His last war was the Russo-Turkish campaign of 1769. In command of a brigade of the 2nd Army of Count Nikita Panin, he tried to capture town of Bendery but, in absence of heavy artillery, was unsuccessful. After his transfer to the 1st Army, he proceeded not to take part in the 1770 campaign. In the same (1770) year he resigned his commission, was granted approval and at the same time promoted (common promotion for higher pension retirees) to general-poruchik (lieutenant-general).

==Personal life==
He was married two times. Firstly, on 13 July 1763 with Countess Amalie Ludowika Finck von Finckenstein (1740-1771), daughter of Count Elias Ernst Finck von Finckenstein (1713-1777) and his wife, 	Marie Luise von Reichau (d. 1758).

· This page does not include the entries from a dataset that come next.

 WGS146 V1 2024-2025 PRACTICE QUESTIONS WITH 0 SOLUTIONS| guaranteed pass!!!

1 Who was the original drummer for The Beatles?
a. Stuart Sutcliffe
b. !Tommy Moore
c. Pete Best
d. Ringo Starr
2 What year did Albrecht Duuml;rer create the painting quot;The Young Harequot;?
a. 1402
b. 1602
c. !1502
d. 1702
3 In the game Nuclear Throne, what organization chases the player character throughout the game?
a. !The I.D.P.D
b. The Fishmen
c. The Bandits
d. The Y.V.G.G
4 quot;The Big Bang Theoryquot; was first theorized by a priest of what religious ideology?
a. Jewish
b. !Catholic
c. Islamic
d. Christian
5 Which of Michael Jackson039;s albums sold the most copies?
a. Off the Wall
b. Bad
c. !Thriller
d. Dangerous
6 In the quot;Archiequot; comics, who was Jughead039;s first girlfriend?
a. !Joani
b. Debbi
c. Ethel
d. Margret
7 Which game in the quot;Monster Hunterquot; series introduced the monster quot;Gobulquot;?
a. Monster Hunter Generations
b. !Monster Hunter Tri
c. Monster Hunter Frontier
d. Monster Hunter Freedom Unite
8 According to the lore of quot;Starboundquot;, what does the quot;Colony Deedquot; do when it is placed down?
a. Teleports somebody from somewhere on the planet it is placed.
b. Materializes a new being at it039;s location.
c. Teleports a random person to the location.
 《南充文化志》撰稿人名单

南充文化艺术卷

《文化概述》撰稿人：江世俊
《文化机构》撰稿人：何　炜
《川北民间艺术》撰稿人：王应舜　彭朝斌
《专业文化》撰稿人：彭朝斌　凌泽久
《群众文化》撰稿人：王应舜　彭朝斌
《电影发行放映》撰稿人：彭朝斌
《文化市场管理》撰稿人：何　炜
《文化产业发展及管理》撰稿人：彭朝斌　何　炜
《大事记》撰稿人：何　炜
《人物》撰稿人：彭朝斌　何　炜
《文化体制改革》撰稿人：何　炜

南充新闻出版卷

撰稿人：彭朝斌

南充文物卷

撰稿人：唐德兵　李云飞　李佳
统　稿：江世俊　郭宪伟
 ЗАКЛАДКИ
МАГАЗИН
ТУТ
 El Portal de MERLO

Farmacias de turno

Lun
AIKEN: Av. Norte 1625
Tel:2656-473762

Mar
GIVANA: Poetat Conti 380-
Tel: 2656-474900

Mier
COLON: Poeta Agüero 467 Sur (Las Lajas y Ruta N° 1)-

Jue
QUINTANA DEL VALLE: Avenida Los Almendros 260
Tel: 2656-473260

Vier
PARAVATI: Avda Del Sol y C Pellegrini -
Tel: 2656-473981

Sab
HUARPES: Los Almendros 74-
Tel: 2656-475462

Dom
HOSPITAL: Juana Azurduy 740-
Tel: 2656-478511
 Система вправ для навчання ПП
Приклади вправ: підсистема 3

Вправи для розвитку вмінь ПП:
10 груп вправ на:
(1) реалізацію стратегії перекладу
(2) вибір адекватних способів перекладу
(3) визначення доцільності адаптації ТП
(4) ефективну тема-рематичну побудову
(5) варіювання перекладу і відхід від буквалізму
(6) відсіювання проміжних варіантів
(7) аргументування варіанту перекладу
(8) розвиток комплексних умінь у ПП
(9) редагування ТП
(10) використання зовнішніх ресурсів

Secondly, on 14 February 1774 with Princess Anna Petrovna Dolgorukova (1742-1789), daughter of Peter Sergeievich Dolgorukov (1721-1773) and his wife, Sofia Apostol (1721-1773). All of his seven children, including Ludwig Adolph Peter, Prince Wittgenstein, came from the first marriage:

- Count Paul Ludwig Karl (1764-1790)
- Count Fedrinand (1766-1771)
- Prince Ludwig Adolf Peter zu Sayn-Wittgenstein-Berleburg-Ludwigsburg (1769-1843), married in 1798 to Polish noblewoman Antonia Cäcilie Snarska and had in this marriage 11 children, among them Prince Ludwig zu Sayn-Wittgenstein-Sayn.
- Count Georg Ludwig Alexander (1770-1774)
- Countess Karoline Polyxena Friederike (1765-1766)
- Countess Karoline Luise (1771-1779)
- Countess Amalie Luise (1771-1853), married in 1790 to Count Dorotheus Ludwig Christoph von Keller. They were maternal grandparents of Princess Leonilla zu Sayn-Wittgenstein-Sayn and Prince Aleksandr Baryatinsky.